Ali parmağının ucunu gösterip "Şu kadarcık bekleseydin Menekşe abla? Sana kaç kez güzel olduğunu söylemiştim," dedi.
"Alicim," dedim bıçakla ortasını açtığım poğaçanın içine domates, peynir, salatalık koyarken. "Muaz abin çok ısrar edince dayanamadım."
Muaz boğazını temizledi. Poğaçayı Ali'nin eline tutuşturdum. Saçını yeniden okşadım o azığını yerken. "Sen bir büyü, senin de nasibin olur inşallah," dedim. Poğaçasını yedi bir süre. Ömer Muaz'ın derin bakışlarına çarpıp durdum.
Ali gitmeden omzuma tutundu ve birden yanağımı öptü. Şaşkın şaşkın Ali'nin arkasından baktım. "Çok güzelsin Menekşe abla, ellerine sağlık. Anneme selamını söylerim."

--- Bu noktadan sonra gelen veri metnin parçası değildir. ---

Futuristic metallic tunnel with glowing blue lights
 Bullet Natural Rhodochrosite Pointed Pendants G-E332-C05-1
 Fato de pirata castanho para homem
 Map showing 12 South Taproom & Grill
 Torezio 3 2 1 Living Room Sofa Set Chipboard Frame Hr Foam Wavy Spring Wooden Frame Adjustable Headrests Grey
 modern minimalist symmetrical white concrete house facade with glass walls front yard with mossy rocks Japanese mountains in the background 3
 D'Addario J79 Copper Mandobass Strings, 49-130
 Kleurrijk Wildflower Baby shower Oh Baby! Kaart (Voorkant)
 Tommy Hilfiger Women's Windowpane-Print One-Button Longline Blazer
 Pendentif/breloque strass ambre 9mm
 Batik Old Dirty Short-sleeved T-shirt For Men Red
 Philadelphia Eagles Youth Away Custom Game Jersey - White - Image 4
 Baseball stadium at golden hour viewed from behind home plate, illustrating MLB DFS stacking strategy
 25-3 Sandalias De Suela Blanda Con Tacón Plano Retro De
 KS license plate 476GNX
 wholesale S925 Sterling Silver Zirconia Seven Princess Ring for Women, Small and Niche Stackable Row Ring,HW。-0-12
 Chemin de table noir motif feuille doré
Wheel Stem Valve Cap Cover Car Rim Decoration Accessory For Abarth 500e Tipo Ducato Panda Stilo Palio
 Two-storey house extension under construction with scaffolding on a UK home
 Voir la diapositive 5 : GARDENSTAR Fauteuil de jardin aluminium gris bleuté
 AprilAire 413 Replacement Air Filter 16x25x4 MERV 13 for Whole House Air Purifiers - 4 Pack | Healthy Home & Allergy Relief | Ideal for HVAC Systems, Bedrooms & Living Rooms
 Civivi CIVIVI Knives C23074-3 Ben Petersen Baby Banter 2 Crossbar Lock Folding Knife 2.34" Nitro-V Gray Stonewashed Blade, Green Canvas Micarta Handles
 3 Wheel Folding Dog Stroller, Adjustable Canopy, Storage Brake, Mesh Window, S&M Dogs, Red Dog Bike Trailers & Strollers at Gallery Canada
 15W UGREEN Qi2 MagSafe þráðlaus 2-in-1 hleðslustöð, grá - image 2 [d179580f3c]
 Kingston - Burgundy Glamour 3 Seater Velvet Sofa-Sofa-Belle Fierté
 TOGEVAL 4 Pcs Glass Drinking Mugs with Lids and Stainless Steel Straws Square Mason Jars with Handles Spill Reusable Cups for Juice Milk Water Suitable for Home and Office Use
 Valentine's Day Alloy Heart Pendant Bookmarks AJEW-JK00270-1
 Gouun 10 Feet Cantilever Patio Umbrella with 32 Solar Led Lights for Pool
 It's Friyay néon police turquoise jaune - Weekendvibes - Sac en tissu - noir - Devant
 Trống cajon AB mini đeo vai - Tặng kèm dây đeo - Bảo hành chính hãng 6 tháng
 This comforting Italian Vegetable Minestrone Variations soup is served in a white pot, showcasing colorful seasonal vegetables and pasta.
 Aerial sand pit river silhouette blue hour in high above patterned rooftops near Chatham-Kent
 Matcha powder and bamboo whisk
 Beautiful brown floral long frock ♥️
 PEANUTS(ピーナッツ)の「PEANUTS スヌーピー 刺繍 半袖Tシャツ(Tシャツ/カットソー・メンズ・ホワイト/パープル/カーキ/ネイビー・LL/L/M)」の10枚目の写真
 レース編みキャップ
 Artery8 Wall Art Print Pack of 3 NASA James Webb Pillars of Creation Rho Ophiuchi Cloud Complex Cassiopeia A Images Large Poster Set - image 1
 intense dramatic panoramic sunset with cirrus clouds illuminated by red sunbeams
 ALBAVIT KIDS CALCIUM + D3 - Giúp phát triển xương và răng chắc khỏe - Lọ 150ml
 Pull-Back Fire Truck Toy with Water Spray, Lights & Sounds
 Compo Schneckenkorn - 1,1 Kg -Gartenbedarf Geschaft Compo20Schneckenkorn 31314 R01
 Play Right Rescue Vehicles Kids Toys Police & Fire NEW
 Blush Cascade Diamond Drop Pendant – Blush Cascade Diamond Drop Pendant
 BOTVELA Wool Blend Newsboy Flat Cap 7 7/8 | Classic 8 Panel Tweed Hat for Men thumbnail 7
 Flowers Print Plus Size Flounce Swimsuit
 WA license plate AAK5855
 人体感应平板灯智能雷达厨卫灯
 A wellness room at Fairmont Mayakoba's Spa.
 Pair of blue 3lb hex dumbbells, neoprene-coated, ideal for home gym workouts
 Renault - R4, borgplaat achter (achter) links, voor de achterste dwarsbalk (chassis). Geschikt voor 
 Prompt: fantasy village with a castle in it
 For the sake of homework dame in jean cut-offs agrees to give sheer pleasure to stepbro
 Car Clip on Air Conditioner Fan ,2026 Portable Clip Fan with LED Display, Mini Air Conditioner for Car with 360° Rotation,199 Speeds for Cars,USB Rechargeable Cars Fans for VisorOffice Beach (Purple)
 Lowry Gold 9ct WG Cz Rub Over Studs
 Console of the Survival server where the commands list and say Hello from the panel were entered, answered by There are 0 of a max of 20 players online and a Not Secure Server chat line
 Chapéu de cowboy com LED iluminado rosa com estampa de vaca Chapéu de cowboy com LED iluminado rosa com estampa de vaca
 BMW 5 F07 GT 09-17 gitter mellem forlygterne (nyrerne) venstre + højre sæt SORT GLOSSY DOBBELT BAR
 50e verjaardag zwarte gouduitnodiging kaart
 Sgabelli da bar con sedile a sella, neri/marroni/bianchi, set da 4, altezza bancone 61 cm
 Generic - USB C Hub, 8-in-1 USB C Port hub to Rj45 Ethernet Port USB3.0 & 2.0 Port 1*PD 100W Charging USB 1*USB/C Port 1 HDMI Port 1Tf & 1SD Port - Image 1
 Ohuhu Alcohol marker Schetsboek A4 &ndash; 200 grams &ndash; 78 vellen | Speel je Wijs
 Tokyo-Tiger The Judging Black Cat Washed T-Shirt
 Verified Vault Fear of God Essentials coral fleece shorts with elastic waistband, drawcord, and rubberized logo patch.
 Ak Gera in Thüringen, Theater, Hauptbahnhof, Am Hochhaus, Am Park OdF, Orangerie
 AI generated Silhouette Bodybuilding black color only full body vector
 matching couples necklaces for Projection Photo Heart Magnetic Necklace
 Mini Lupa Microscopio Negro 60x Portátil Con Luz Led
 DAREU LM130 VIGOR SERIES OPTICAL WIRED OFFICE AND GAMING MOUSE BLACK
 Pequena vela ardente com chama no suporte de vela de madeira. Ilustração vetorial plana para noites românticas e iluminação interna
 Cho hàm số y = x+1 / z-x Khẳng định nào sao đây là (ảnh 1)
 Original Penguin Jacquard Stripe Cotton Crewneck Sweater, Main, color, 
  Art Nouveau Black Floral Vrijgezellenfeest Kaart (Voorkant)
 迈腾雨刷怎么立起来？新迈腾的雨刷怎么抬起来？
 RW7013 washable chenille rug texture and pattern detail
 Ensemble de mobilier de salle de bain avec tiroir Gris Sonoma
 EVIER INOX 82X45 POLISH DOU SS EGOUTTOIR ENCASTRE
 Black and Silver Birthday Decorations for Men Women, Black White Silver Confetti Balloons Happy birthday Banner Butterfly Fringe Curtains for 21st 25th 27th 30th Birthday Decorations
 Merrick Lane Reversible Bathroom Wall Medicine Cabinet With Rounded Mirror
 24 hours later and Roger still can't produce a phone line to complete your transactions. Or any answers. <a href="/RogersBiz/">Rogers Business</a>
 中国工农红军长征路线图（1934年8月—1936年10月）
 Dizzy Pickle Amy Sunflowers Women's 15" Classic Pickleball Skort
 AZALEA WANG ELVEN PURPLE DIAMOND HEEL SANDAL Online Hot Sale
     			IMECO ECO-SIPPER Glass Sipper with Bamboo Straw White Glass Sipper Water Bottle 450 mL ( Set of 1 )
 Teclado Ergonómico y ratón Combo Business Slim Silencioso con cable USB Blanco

"Dikkatli ol," diyebildim sadece.
Ömer Muaz'a çarpan bakışlarım ile yutkundum. "Hızlı bir çocuk."
"Öyle öyle," deyip başını salladı aceleci bir tavırla. "Pat diye öptü velet karımı."
"Evet, sen hiç pat diye öpmemiştin beni," deyiverdim. "Şart oldu," dedi sessizce.